--- Input Enclosed Below ---

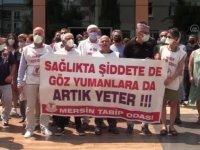 Mersin'de sağlık çalışanları meslektaşlarının darbedilmesini protesto etti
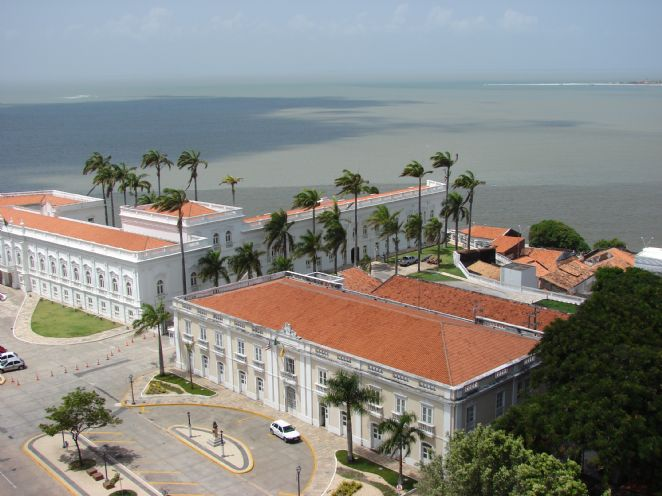 Passear por São Luís do Maranhão é transitar entre o passado histórico e o presente
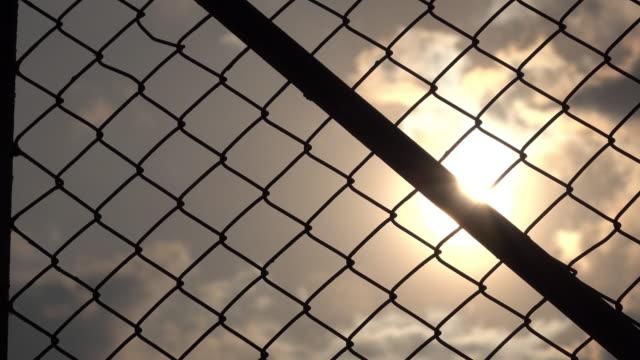 rete metallica e sole cielo - ferro video stock e b–roll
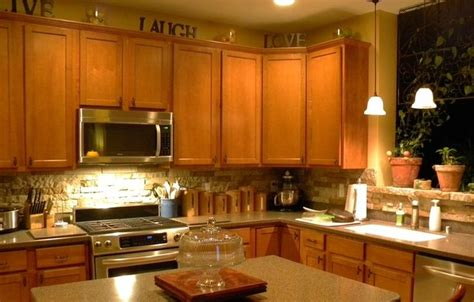 airstone tile plus cute decorating above the cabinets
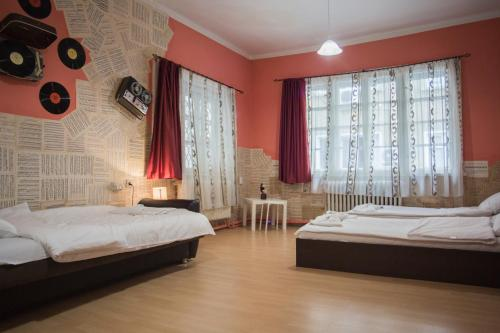 A bed or beds in a room at Serdika Rooms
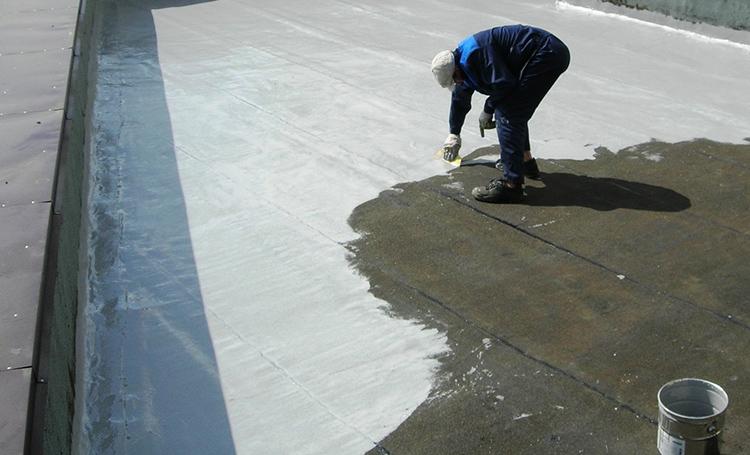 Поверхность основания покрывается битумным составом и бетонной стяжкой для лучшего приклеивания нового материалаФОТО: stroy-podskazka.ru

--- End of Enclosed Input ---

- Aim of the task
Each entry above is to be restated exactly, without its images.

- Exercise output
 Mersin'de sağlık çalışanları meslektaşlarının darbedilmesini protesto etti
 Passear por São Luís do Maranhão é transitar entre o passado histórico e o presente
 rete metallica e sole cielo - ferro video stock e b–roll
 airstone tile plus cute decorating above the cabinets
 A bed or beds in a room at Serdika Rooms
 Поверхность основания покрывается битумным составом и бетонной стяжкой для лучшего приклеивания нового материалаФОТО: stroy-podskazka.ru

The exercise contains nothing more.